YOUR ASSIGNMENT> Copy out the fish story below, everything from "The cold supervisor" down to "very unhappy fish.", and put "paper cup" in place of "deli cup".

EXERCISE TEXT>
====

Faith snaps me out of this memory by scolding the supervisor. “Good God, she’s having to move to Arkansas. IN A PANDEMIC.”
The cold supervisor pulls another “it’s our policy” out of her frozen ass, and walks away. Actually, I’m not sure if she walked away at that moment, but it is definitely when I stopped paying attention to her, because I began to weep. Full sobs. In two masks, and a plastic cover strapped to my forehead while clutching a deli cup containing a very unhappy fish.
I’ve never been a pet person. And it is fucking ridiculous to bring a fish onto an airplane, but goddamn it, I needed that fish. I’ve never connected with something so pure and innocent and I understand his simplicity and he does not care that I am a failure and that I am a 30 year old woman moving in with my mother because I spent my 20s all La boheme. He didn’t care that sometimes I cheer and boo at Antiques Roadshow like it’s a sport, or dance around naked trying to learn to twerk with zero ass (which I grew this year, THANKS COVID), or that I smack SO FUCKING LOUD when I chew. I loved that his needs are few but NECESSARY. Change the water once a week. Two little morsels of food a day. That his activities are few but enjoyable – swim around the bowl, eat some, sleep some, discover the log house. He only needed me. I was important. And fuck man, I haven’t felt important in a long time. Willis only lives in the present, and I have always found the present deeply unsatisfying. He makes me want to stay in the moment. We’re not burdens to each other.
“What?! They’re not letting her take that fish?!”
“No! They’re not letting her take her fish!”
“That is ridiculous! Let her take the fish!”
The bag check line of an audience is beginning to rally. I do not want to cause a bigger scene than I already have. I have pride, remember? Also, a fish is no hill to die on. Willis is very much alive, and thankfully, I have an amazing friend who will take him.
So we preform the unbreakable vow and I hand him over to Faith, who now reminds him every day that he cannot die. And one day, hopefully soon, we will be reunited.
I got on my flight. I took off my shield because it was fogging up, but I was still worried about droplets so I put on my sunglasses. A child stares at me for far too long. I don’t even have the energy to bark at him like I normally would. I just cry.

====

DATA SHOWN>
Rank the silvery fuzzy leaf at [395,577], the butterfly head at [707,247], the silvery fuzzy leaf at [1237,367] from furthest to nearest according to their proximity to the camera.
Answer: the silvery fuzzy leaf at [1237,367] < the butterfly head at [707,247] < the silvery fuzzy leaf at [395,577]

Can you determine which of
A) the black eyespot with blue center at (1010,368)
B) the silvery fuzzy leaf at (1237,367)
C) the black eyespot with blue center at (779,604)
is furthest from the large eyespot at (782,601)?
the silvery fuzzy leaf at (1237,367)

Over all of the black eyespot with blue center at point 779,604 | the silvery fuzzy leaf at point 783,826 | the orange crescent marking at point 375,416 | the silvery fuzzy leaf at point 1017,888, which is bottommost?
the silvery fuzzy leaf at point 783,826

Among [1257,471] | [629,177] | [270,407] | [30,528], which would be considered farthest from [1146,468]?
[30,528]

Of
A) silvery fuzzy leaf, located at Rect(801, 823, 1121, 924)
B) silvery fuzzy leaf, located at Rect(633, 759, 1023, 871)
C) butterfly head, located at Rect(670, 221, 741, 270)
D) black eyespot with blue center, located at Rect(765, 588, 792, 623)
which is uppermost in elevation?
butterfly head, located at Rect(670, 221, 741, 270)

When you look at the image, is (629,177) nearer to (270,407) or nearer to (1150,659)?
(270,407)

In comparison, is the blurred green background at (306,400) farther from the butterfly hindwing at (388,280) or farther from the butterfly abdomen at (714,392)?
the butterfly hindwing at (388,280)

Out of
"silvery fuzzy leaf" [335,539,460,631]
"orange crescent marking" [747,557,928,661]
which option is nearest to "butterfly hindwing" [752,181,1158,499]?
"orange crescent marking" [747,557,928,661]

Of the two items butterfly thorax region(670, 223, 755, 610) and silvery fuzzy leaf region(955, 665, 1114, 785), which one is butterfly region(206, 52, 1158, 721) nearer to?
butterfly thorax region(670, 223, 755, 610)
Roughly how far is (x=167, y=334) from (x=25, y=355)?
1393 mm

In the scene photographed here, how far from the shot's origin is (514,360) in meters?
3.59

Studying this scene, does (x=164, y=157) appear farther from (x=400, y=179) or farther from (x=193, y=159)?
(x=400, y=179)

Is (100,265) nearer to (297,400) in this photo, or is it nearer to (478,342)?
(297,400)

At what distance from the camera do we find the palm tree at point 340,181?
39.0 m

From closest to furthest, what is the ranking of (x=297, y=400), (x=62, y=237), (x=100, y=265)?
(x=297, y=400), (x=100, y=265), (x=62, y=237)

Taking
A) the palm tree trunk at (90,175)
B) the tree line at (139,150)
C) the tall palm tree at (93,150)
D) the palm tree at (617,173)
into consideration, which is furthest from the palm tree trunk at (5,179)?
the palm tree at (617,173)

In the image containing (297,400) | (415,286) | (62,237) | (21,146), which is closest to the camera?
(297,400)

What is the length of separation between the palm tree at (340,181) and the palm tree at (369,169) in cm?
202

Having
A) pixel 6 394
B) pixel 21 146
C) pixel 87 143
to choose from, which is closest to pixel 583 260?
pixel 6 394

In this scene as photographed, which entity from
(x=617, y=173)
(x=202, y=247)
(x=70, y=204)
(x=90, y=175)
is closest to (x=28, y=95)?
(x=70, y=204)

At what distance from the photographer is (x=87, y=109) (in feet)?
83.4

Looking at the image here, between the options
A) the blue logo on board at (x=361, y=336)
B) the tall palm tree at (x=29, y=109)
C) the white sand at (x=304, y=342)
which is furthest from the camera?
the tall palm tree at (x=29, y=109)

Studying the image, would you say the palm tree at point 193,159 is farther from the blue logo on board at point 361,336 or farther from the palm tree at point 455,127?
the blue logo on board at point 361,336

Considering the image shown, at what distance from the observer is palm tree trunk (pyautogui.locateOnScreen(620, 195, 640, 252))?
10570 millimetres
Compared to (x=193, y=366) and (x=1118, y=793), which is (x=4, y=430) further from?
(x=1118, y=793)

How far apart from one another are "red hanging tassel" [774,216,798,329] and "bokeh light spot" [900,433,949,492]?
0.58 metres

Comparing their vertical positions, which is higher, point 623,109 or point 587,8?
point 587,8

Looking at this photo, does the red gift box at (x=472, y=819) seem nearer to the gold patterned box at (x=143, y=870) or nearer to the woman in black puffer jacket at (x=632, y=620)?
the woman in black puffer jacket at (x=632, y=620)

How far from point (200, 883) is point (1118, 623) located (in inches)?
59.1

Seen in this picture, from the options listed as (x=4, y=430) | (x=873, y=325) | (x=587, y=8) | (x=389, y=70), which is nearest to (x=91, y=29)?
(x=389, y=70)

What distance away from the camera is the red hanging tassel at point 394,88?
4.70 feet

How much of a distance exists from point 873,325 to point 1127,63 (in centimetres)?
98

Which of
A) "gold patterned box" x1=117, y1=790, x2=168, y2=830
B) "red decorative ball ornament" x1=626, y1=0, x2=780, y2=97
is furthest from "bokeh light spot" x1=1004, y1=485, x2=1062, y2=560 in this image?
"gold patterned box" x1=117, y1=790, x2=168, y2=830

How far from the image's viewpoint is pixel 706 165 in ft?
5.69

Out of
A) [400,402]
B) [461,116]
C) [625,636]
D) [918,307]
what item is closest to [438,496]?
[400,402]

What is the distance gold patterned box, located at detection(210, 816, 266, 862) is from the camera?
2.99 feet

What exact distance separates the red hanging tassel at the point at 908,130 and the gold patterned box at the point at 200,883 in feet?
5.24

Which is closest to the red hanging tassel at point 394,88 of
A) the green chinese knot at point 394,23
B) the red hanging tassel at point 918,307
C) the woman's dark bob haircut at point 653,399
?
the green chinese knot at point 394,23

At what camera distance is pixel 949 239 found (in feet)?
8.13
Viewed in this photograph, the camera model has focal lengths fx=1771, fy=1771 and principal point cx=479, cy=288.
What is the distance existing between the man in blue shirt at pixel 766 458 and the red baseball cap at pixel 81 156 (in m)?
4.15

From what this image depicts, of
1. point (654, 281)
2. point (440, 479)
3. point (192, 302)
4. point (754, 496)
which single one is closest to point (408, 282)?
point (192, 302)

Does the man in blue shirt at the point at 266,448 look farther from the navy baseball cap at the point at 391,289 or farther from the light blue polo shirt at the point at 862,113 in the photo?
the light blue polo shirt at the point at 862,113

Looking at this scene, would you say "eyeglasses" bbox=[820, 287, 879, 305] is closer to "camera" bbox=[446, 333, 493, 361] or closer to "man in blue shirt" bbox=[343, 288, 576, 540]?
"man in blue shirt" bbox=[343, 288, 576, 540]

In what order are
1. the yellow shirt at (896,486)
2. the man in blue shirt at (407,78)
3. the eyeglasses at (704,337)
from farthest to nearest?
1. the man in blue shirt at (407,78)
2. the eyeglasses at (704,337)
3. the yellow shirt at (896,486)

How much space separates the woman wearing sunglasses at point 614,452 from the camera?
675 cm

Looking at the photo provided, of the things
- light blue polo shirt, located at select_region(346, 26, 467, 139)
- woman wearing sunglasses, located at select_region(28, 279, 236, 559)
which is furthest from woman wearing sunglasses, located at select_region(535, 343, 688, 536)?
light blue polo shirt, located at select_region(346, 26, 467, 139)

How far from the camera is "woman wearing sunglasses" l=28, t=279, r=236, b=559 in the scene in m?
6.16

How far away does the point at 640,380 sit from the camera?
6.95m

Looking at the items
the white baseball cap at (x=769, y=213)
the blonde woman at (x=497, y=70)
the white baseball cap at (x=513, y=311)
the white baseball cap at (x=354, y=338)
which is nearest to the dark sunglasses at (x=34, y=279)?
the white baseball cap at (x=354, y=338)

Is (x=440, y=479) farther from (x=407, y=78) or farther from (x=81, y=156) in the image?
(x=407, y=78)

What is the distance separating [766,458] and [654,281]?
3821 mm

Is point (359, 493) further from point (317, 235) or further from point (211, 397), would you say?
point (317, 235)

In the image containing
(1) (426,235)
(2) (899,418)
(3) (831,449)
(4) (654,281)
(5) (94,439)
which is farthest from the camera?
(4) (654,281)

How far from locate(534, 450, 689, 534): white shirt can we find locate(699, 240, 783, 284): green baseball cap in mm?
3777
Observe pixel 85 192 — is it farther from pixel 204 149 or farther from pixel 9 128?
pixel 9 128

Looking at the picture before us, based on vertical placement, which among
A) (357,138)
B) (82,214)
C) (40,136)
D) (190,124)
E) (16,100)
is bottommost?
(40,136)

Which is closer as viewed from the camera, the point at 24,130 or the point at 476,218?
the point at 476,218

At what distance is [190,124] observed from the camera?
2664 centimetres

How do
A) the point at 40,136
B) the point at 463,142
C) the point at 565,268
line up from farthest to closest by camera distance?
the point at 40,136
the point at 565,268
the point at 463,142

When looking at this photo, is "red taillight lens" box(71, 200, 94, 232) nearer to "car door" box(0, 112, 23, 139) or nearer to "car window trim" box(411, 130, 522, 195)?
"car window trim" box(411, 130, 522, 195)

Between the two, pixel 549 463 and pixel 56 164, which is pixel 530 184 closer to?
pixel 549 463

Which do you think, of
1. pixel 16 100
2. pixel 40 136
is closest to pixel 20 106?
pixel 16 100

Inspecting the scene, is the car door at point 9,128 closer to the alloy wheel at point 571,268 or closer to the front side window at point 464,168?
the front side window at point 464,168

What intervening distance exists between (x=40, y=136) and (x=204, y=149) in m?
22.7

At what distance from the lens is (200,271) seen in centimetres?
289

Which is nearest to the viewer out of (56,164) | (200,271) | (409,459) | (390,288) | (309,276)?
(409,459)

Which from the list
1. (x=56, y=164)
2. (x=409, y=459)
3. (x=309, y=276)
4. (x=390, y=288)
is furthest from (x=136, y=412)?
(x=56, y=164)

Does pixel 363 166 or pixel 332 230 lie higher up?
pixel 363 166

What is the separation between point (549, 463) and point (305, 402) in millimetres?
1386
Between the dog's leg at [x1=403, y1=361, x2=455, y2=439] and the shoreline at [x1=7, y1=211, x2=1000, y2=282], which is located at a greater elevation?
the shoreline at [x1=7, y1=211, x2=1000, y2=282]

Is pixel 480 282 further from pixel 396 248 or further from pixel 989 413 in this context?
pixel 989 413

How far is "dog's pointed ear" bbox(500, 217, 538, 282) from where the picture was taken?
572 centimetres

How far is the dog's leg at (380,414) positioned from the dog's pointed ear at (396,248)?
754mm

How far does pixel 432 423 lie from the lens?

====

EXERCISE SOLUTION>
The cold supervisor pulls another “it’s our policy” out of her frozen ass, and walks away. Actually, I’m not sure if she walked away at that moment, but it is definitely when I stopped paying attention to her, because I began to weep. Full sobs. In two masks, and a plastic cover strapped to my forehead while clutching a paper cup containing a very unhappy fish.